After living with this for a while, I decided that today that I cannot. The signature_id in the Splunk for Windows Add-On (TA) is extracted in a way that massively impacts search performance of Windows security data. This issue may not be noticeable in smaller environments but in environments of 100gb of windows data or more, searching by signature_id is incredibly slow - unnecessarily so. The problem is compounded by the fact that the extracted signature_id field is leveraged in all the eventtypes and tags within the TA too.
The field is really simply based upon EventCode, which is a naturally occurring KV field within Windows events. Searching by EventCode is incredibly fast, but searching by signature_id is incredibly slow. To demonstrate this - search over time for a signature_id in Windows, then run the same search but use EventCode. You will see a massive difference in search performance if you have a decent amount of windows events.
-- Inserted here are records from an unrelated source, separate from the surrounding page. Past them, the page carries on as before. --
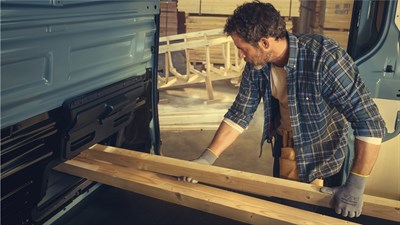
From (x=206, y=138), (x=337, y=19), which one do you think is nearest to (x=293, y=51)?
(x=206, y=138)

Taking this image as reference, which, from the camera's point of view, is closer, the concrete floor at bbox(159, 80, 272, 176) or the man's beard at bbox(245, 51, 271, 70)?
the man's beard at bbox(245, 51, 271, 70)

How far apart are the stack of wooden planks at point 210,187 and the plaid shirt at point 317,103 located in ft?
1.26

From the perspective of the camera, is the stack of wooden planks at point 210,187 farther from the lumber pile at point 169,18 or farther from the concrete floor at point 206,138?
the lumber pile at point 169,18

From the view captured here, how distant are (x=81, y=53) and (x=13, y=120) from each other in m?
0.52

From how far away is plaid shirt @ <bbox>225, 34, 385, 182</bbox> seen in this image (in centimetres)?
191

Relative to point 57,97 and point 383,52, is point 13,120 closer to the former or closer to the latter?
point 57,97

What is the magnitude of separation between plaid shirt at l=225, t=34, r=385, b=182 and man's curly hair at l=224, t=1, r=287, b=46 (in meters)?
0.14

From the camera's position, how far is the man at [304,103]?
189 centimetres

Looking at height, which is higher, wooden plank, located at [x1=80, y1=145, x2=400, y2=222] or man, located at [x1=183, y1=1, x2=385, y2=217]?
man, located at [x1=183, y1=1, x2=385, y2=217]

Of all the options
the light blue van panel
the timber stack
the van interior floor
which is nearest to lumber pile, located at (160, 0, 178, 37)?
the timber stack

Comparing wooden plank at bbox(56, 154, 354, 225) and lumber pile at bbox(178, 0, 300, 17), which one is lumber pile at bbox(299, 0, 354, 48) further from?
wooden plank at bbox(56, 154, 354, 225)

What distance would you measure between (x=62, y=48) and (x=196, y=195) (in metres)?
1.00

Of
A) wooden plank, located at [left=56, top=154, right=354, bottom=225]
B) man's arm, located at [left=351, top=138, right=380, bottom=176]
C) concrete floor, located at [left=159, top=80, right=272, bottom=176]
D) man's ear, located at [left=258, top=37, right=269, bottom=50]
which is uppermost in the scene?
man's ear, located at [left=258, top=37, right=269, bottom=50]

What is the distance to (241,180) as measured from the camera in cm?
200
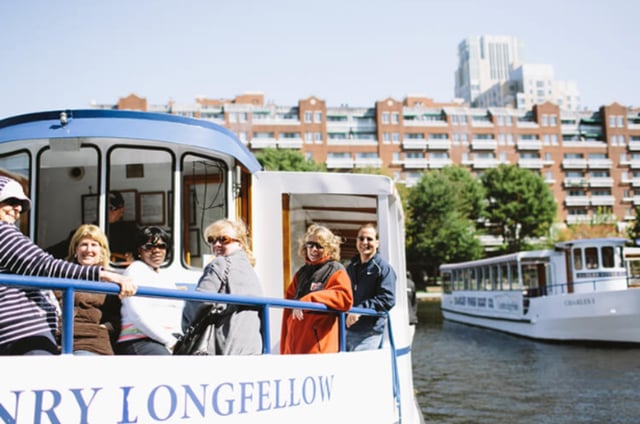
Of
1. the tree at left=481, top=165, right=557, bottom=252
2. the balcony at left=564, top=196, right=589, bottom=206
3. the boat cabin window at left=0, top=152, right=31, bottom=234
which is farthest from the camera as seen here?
the balcony at left=564, top=196, right=589, bottom=206

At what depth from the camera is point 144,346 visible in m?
4.21

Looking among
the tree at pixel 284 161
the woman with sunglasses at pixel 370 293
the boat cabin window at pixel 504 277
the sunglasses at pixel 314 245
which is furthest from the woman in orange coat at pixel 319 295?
the tree at pixel 284 161

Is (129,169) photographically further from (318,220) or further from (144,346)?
(318,220)

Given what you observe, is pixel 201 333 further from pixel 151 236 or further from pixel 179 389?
pixel 151 236

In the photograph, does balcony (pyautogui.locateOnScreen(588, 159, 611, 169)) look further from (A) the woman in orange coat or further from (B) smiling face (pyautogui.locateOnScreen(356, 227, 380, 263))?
(A) the woman in orange coat

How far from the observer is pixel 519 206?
6981 centimetres

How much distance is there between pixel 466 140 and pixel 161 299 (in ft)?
300

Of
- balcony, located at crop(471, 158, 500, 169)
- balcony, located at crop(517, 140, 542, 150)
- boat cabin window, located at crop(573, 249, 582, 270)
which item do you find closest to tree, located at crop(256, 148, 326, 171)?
balcony, located at crop(471, 158, 500, 169)

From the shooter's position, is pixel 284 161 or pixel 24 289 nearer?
pixel 24 289

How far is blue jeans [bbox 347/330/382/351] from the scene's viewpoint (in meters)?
6.28

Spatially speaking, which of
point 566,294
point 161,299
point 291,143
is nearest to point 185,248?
point 161,299

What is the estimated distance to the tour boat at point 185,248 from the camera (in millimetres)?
3484

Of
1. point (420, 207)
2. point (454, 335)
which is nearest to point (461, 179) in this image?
point (420, 207)

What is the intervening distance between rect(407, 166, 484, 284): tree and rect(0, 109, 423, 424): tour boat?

I tracked the issue to the default props.conf entry here:
## Since FIELDALIAS is destructive we need to preserve signature_id for certain SourceName values
EVAL-signature_id = if(SourceName="Microsoft-Windows-WindowsUpdateClient",signature_id,EventCode)
I have verified that evaluating the signature_id like this is the main cause of the issue. For example, if a Field Alias is used, everything (tag searches, eventtype searches, signature_id searches) run a gazillion times faster.
FIELDALIAS-signature_id = EventCode AS signature_id
Now clearly the comment in the props states that the field alias method cannot be used due to the fact that there is one minor case where it might not work in regards to Windows update events. However, I would have thought that an alternative approach could be leveraged that can take into account this windows update scenario, whilst still allowing a field alias (or similar performing) signature_id extraction approach to be leveraged.
In the meantime, if you are not actually indexing the Windows Update event log, then I see no reason why you wouldn't just use the FIELDALIAS approach I outlined above instead. Hopefully this will drive a more permanent fix in a future update of the TA.
↧